Can we talk?
I mean about something so personal you probably haven’t divulged the truth to your very best friend. I’m not talking about sex. Heck most of us know more about our friends’ sex lives than we ever needed or wanted to know.
I’m talking about that thing that we often aren’t even honest about with our spouses — I’m talking about the very verboten matter of money.
No, I do not want to know all the details of your financial affairs. Please, please, please, don’t tell me how much money you made last year, how little/or much you owe on your mortgage, or how much you tithed, or didn’t in the past year.
Honestly, I don’t want to know about your financial standing at all. Suze Orman, I’m not.
You see, I care about you but I really don’t care about your money.
Or whether you have any or not.
Unless you are my son,
In which case, I’m praying you have enough.
The reason I want to talk to you about money is because so many people keep bringing it up to me.
Why is it that perfectly reasonable, educated and otherwise mannerly people feel like it’s within their right to ask an author how much money they make?
I am one of the most curious people you will ever meet. I will ask you a dozen questions upon meeting you. I will want to know if you grew up here, or came from somewhere else. Are you doing the job you always hoped you’d do? Did you serve in the military and if so, thank you very much. I will want to know who your mama’s people are and do you like collard greens or turnips best. I want to know if you have a grandchild and if so, do you have any advice for me? But the one thing I am never ever going to ask you, not even on my death bed, or yours, is how much money you have.
Or don’t have.
I was raised in a trailer park by a mama who failed to teach me certain things but the one thing she didn’t forget to teach me was that a person’s financial doings is their own private business. I couldn’t to this day tell you how much money my mama has, or doesn’t have, and I’m okay with that.
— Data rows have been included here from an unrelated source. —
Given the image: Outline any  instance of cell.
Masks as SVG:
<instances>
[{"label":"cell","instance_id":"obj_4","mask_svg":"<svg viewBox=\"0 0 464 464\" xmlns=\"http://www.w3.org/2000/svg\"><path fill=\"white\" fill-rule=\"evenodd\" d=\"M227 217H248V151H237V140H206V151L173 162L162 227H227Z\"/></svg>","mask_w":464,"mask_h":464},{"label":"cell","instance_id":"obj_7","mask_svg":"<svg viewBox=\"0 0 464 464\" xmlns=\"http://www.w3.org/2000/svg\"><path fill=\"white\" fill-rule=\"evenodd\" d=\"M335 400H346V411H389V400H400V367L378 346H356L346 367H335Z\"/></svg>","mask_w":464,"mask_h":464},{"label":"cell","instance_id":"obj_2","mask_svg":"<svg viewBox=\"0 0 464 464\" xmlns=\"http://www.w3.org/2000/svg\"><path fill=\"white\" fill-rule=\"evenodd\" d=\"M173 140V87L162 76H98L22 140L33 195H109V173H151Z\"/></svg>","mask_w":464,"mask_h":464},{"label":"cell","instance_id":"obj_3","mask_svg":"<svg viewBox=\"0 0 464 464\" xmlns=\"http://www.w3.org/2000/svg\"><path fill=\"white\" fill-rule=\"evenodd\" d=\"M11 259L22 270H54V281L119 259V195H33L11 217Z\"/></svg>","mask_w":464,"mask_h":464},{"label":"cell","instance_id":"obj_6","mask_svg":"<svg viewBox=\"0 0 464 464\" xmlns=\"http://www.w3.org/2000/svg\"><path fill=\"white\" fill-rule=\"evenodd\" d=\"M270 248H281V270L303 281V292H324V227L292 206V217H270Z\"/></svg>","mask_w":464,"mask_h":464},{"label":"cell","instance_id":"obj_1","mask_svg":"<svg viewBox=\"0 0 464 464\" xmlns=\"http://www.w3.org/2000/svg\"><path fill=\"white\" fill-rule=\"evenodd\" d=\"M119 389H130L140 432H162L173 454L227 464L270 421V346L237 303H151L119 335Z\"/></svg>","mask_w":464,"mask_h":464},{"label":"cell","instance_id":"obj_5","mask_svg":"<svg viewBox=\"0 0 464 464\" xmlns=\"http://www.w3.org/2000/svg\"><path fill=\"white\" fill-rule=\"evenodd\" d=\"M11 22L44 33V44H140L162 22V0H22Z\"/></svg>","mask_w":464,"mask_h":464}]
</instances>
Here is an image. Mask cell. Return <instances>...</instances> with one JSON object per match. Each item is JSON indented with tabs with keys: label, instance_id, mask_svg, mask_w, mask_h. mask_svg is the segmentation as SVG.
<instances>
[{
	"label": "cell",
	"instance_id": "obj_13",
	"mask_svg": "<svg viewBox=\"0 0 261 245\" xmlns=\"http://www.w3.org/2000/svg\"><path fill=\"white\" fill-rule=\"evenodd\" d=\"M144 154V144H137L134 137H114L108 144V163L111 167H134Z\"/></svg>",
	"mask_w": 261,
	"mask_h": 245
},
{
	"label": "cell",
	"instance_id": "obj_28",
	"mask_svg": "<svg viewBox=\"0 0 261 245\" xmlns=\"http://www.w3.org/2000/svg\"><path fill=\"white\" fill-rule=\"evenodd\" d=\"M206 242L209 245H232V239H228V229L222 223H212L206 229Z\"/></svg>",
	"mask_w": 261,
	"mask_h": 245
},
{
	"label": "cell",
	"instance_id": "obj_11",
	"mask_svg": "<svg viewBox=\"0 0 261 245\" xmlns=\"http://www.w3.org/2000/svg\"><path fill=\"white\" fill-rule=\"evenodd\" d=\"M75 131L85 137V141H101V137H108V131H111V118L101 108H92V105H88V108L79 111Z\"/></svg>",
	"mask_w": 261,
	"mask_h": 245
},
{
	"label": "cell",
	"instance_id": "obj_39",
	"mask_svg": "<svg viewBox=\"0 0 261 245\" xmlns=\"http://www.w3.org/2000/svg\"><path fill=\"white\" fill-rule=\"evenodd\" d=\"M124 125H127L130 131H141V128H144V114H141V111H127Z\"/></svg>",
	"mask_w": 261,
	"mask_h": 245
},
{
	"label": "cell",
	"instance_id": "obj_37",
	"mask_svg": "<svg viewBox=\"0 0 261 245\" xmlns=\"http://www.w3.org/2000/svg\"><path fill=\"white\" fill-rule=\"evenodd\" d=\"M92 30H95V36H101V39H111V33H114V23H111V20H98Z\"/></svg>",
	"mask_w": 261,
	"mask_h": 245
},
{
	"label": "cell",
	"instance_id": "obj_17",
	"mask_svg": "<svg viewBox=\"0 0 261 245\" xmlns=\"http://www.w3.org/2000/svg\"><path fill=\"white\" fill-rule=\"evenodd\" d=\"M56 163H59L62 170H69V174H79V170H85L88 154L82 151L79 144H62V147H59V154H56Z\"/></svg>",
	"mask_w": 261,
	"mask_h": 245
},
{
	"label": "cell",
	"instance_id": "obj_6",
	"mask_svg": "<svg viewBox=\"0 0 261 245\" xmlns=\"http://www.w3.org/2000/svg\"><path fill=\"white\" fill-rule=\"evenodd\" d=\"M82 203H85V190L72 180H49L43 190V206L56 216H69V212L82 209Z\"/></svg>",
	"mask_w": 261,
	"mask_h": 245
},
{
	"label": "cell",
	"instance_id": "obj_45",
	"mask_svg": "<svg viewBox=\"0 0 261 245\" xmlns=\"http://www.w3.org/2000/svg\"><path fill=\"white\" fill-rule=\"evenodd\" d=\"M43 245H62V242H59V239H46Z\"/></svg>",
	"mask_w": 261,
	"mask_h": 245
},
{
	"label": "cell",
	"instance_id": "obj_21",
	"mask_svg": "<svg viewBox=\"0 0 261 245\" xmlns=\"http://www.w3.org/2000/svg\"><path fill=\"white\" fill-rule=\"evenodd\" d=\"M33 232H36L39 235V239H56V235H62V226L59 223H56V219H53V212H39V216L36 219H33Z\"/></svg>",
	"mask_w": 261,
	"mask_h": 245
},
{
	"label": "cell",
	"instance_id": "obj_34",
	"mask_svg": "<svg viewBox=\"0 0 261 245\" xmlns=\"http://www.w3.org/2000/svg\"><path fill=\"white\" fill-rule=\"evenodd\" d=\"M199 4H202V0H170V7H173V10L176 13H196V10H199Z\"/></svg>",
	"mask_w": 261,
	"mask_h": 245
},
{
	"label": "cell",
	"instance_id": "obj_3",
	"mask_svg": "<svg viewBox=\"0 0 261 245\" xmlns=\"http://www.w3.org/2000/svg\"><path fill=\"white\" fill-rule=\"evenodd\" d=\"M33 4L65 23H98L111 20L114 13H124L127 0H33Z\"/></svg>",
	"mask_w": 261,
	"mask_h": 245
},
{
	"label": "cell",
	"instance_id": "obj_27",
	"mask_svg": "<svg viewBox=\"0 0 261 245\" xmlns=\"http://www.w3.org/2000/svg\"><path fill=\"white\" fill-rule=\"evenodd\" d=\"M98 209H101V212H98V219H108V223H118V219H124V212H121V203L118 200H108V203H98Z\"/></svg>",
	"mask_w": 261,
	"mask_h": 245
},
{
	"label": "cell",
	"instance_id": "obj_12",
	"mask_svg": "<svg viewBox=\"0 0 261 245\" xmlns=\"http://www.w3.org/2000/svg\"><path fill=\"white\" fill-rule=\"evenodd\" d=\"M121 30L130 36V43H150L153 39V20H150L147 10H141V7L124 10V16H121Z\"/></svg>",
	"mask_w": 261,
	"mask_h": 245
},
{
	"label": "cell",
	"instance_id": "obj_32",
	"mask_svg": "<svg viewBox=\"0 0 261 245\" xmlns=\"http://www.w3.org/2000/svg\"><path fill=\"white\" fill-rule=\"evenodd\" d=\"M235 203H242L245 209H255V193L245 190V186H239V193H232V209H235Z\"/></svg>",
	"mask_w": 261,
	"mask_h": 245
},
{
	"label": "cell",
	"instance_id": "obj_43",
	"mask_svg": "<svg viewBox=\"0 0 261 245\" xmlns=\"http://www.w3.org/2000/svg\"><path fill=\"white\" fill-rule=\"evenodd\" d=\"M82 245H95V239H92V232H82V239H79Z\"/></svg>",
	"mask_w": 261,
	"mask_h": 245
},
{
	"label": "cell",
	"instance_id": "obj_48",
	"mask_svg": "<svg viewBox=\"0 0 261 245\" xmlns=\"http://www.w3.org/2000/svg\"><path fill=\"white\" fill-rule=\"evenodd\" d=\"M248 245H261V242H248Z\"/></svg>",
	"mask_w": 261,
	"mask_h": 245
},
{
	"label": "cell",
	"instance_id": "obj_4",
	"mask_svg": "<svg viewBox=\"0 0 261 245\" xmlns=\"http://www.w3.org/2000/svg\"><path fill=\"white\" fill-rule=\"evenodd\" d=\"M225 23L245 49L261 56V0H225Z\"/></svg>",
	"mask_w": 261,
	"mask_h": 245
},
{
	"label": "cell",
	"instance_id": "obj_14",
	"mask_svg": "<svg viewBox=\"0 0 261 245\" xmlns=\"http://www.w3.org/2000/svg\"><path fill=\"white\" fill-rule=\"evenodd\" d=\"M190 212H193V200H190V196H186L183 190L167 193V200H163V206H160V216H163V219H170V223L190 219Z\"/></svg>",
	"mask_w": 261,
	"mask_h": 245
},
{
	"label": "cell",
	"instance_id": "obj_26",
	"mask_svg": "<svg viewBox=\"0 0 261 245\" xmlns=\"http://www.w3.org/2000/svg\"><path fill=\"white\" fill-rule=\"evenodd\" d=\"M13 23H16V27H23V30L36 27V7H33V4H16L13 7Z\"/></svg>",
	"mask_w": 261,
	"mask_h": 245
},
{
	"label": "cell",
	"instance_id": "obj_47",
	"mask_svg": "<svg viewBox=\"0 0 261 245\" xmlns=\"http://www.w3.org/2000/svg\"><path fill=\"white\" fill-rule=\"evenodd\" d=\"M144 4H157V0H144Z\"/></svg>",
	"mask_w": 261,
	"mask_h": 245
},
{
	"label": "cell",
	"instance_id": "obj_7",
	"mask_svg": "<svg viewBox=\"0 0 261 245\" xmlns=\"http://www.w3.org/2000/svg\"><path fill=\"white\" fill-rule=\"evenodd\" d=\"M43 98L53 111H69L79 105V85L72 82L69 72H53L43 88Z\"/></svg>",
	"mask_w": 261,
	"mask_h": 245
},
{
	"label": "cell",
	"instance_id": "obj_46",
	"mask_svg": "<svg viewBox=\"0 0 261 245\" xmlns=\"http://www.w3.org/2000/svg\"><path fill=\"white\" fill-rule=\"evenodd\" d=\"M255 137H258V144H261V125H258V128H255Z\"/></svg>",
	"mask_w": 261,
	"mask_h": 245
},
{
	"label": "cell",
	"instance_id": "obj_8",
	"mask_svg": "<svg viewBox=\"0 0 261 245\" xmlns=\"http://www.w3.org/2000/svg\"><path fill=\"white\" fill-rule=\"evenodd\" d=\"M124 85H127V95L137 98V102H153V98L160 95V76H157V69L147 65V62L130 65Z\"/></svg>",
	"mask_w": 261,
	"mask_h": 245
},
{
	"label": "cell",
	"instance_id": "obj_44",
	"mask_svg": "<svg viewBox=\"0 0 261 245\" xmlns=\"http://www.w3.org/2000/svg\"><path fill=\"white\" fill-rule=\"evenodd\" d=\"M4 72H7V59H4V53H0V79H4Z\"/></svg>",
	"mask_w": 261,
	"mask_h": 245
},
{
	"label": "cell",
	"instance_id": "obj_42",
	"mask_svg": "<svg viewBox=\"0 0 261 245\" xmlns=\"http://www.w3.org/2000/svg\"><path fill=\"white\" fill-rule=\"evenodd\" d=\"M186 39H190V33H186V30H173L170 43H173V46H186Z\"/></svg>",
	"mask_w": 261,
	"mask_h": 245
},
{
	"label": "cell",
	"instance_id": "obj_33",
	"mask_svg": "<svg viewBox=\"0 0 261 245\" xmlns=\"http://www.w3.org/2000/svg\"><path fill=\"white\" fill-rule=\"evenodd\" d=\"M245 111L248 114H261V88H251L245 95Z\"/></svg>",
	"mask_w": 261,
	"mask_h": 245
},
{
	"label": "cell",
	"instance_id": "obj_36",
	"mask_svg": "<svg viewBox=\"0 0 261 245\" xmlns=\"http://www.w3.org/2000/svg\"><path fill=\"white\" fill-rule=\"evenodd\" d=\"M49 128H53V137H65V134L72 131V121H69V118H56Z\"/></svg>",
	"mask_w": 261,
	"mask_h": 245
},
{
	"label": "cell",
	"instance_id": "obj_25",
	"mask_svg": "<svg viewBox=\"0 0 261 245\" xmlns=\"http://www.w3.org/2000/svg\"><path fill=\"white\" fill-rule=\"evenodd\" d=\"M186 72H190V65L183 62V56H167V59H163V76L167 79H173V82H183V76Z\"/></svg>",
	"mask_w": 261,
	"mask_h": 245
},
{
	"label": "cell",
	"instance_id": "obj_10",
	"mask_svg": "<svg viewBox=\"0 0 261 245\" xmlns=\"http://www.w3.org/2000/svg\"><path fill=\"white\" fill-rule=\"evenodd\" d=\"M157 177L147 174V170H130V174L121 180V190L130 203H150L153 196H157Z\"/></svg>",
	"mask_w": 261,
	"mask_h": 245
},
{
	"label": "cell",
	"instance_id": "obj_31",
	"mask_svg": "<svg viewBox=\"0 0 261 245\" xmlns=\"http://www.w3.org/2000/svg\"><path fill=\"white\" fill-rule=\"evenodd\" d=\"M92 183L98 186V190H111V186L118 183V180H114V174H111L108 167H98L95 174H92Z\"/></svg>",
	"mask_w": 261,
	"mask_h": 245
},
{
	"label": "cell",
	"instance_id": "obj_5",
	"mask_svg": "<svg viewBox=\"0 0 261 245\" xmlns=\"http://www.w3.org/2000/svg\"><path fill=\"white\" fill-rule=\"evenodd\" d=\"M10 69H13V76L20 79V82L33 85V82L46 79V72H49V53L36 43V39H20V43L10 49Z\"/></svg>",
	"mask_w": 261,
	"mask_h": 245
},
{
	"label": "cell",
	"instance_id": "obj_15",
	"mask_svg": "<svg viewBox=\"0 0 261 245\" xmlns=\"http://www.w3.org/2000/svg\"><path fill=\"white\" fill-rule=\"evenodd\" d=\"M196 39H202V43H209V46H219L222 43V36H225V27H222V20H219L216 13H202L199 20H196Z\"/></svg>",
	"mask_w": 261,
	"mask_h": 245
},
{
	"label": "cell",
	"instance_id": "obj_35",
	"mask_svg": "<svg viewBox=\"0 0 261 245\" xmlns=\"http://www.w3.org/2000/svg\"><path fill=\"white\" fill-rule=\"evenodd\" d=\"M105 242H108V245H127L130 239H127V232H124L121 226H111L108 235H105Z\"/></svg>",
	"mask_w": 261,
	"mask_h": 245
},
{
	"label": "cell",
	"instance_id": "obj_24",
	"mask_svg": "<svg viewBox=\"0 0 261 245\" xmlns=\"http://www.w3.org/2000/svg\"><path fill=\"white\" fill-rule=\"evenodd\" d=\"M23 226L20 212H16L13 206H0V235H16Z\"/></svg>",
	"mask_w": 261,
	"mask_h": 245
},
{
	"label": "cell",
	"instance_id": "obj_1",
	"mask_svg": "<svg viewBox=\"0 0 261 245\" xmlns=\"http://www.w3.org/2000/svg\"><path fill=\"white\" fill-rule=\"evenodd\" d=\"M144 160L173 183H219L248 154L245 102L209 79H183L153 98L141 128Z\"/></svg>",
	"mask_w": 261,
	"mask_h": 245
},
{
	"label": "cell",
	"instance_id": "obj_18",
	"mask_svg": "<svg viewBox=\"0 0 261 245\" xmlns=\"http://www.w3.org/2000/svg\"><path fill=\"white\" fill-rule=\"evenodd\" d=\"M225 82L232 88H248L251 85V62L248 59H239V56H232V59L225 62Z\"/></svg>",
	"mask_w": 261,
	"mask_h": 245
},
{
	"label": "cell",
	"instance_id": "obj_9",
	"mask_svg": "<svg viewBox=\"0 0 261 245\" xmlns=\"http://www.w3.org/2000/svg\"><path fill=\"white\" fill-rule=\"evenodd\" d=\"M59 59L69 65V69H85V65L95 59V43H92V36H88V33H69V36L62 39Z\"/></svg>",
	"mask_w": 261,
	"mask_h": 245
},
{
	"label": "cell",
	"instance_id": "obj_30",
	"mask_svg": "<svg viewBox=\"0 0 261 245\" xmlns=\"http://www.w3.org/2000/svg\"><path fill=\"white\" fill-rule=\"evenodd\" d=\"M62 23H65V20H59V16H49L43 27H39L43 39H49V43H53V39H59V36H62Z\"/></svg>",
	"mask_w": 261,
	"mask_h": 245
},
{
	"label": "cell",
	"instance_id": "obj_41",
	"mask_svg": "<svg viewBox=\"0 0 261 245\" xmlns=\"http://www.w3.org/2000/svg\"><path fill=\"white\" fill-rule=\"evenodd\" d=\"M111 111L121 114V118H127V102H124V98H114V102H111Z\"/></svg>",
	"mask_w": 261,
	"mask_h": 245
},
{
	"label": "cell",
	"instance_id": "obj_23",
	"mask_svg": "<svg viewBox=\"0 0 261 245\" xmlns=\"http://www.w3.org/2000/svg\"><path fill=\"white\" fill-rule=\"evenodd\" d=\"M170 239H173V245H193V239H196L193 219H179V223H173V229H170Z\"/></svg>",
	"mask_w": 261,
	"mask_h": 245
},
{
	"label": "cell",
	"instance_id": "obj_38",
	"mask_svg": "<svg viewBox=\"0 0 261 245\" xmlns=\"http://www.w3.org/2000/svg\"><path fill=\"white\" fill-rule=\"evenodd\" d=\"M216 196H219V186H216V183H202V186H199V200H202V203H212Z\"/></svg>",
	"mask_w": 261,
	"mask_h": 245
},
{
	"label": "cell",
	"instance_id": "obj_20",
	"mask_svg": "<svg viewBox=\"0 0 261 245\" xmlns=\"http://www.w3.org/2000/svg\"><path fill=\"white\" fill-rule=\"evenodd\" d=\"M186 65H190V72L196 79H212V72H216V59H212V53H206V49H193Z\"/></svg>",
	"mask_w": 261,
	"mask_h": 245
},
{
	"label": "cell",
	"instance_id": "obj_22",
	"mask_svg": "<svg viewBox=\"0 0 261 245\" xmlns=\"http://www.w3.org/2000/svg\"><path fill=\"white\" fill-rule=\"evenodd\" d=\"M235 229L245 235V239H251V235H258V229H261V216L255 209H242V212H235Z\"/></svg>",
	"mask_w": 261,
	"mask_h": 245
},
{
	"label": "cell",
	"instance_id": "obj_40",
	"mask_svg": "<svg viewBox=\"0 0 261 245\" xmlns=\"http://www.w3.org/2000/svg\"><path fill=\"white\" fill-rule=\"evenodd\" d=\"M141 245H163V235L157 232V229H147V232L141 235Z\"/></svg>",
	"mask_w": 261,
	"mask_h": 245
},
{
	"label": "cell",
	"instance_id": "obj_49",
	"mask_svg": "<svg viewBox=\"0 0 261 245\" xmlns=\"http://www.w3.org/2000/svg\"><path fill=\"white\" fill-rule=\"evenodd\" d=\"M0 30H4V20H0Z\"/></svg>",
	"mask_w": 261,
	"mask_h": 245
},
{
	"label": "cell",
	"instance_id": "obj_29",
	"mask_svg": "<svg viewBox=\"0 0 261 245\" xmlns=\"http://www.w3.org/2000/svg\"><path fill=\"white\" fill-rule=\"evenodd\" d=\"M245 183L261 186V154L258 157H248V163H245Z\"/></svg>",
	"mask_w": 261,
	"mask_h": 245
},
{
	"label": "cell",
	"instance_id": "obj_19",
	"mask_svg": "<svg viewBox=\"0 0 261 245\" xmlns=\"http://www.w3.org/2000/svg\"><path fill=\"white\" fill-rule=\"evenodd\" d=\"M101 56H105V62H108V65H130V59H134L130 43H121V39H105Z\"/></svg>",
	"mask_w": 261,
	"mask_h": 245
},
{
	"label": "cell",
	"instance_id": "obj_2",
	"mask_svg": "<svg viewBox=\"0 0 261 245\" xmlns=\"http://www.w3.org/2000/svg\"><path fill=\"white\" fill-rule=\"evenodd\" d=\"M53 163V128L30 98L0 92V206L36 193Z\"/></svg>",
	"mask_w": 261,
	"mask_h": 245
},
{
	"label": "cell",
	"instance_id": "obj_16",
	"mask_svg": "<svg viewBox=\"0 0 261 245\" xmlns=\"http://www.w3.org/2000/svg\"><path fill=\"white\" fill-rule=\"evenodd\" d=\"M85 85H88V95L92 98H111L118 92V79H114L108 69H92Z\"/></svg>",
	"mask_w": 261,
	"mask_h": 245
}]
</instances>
Never when I worked as a journalist did anyone approach me and ask what my annual income was, or how much I had socked away in a 401-K.
I asked my brother, an engineer, how I ought to respond to such questions.
“Tell them it’s none of their dayhum business,” he said.
My brother is frank like that. (Pun intended for those who get it.)
I can’t do that.
Usually, I just smile and say something silly.
Here’s the truth of the matter, I was writing long before I made one red penny for writing and I have more than earned every penny I have ever made from writing. I work dayhum hard at this business. They can’t pay me enough for what I put into it because I put my heart into it.
This isn’t just a job for me. It’s a calling.
It’s what I was created for.
Sometimes I wish I could do something else. My husband thinks I would be great at stand-up comedy. I’d rather be governor one day. Or maybe a nun. I’d like all that routine, I think.
At the very least, I wish I could write the book that everyone loves, but I can’t. God called me to the hard places. He took all the brokenness of childhood and crafted a passion that runs deep in my veins.
One of the highest rewards I have ever received as a writer came to me recently when a former neighbor, a woman who considers herself an agnostic, said, “I can’t think of a more genuine issue for you than as an advocate for children.” It moves me to tears even now, knowing something she saw in me as a neighbor bore witness to all that God is doing in my life and through my work.
She has never asked me how much money I make, or have made off of writing. We take turns paying the bill when we go out to eat.
So if you are the sort of person who would ask such things of an author, please don’t take it personally if when you ask how much money I make, or how rich I am, or if my publisher pays for my upkeep the way some men do a Wall Street mistress, if I just smile and ask in return where your mama’s people are from.
I’m just trying my best not to be rude.